Preheat oven to 425 degrees F. In shallow roasting pan toss squash and onion with curry powder and the 1 tablespoon oil. Roast, uncovered, 20 minutes or until tender. Reduce oven temperature to 350 degrees F.
2.
In 4-quart Dutch oven combine roasted vegetables, broth, beans, and apricots. Bring to boiling; reduce heat. Simmer, covered, 10 minutes. Cook about 5 minutes. Transfer half the soup to food processor or blender. Cover; process or blend until smooth. Return to Dutch oven; heat through.
3.
Meanwhile, in bowl toss walnuts with 1 teaspoon oil and the nutmeg. Spread nuts on baking sheet. Bake 7 minutes or until golden and toasted.

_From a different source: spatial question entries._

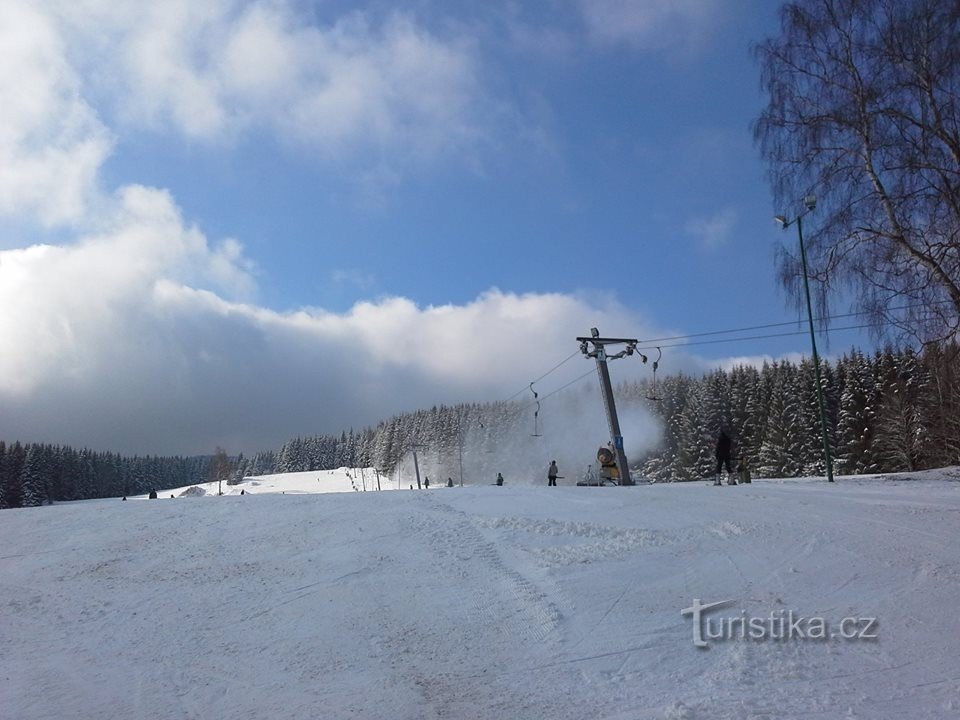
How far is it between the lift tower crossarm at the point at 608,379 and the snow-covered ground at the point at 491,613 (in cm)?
1252

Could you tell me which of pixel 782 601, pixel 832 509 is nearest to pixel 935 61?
pixel 832 509

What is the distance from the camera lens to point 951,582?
27.3ft

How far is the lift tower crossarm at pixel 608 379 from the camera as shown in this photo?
26891 millimetres

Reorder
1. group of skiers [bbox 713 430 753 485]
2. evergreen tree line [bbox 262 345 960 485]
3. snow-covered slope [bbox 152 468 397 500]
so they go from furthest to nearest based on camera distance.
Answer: snow-covered slope [bbox 152 468 397 500] < evergreen tree line [bbox 262 345 960 485] < group of skiers [bbox 713 430 753 485]

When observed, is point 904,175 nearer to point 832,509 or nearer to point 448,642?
point 832,509

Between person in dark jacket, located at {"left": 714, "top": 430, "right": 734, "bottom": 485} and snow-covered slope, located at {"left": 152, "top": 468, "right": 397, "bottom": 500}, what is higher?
person in dark jacket, located at {"left": 714, "top": 430, "right": 734, "bottom": 485}

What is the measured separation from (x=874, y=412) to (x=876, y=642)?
168 ft

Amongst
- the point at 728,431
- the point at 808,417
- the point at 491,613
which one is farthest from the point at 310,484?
the point at 491,613

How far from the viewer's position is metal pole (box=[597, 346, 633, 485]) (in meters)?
26.5

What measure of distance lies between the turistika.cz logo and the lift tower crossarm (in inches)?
749

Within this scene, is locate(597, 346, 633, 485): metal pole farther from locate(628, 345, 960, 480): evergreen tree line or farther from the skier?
locate(628, 345, 960, 480): evergreen tree line

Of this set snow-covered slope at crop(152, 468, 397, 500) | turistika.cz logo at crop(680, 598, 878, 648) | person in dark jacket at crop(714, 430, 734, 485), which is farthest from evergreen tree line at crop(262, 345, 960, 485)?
snow-covered slope at crop(152, 468, 397, 500)

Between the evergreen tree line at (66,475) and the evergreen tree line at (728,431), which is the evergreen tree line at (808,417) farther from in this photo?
the evergreen tree line at (66,475)

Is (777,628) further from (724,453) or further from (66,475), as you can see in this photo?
(66,475)
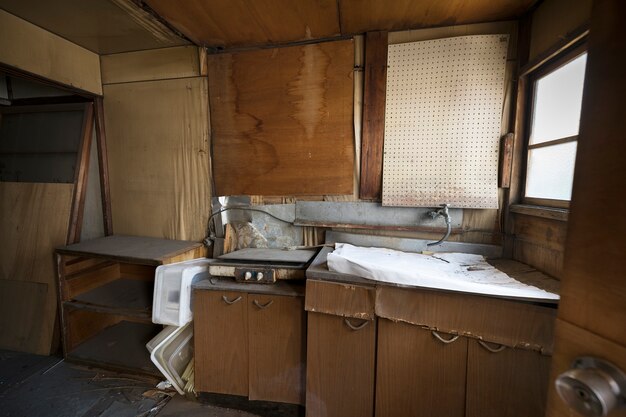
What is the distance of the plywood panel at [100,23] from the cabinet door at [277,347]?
1.79 meters

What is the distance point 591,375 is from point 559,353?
0.30 feet

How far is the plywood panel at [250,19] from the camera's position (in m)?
1.34

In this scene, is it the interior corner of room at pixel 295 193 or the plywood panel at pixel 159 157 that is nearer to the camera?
the interior corner of room at pixel 295 193

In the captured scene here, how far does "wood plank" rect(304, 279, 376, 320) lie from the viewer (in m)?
1.21

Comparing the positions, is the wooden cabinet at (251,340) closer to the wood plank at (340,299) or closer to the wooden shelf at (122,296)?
the wood plank at (340,299)

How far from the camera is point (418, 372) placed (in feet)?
3.84

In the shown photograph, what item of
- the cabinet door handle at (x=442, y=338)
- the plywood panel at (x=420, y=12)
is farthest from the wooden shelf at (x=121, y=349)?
the plywood panel at (x=420, y=12)

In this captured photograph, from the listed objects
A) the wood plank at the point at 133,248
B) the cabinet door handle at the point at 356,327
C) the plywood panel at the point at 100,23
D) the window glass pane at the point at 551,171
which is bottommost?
the cabinet door handle at the point at 356,327

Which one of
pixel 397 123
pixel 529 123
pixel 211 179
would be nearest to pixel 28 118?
pixel 211 179

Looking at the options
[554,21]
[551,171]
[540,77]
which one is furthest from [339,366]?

Reheat chicken according to package directions, if needed.
4.
To serve, top soup with nuts, chicken, and cilantro. Makes 6 main-dish servings.
Nutrition information
Calories 577, Total Fat 35 g, Saturated Fat 9 g, Monounsaturated Fat 3 g, Polyunsaturated Fat 5 g, Cholesterol 167 mg, Sodium 1905 mg, Carbohydrate 30 g, Total Sugar 11 g, Fiber 6 g, Protein 44 g. Daily Values: Vitamin C 32%, Calcium 7%, Iron 25%.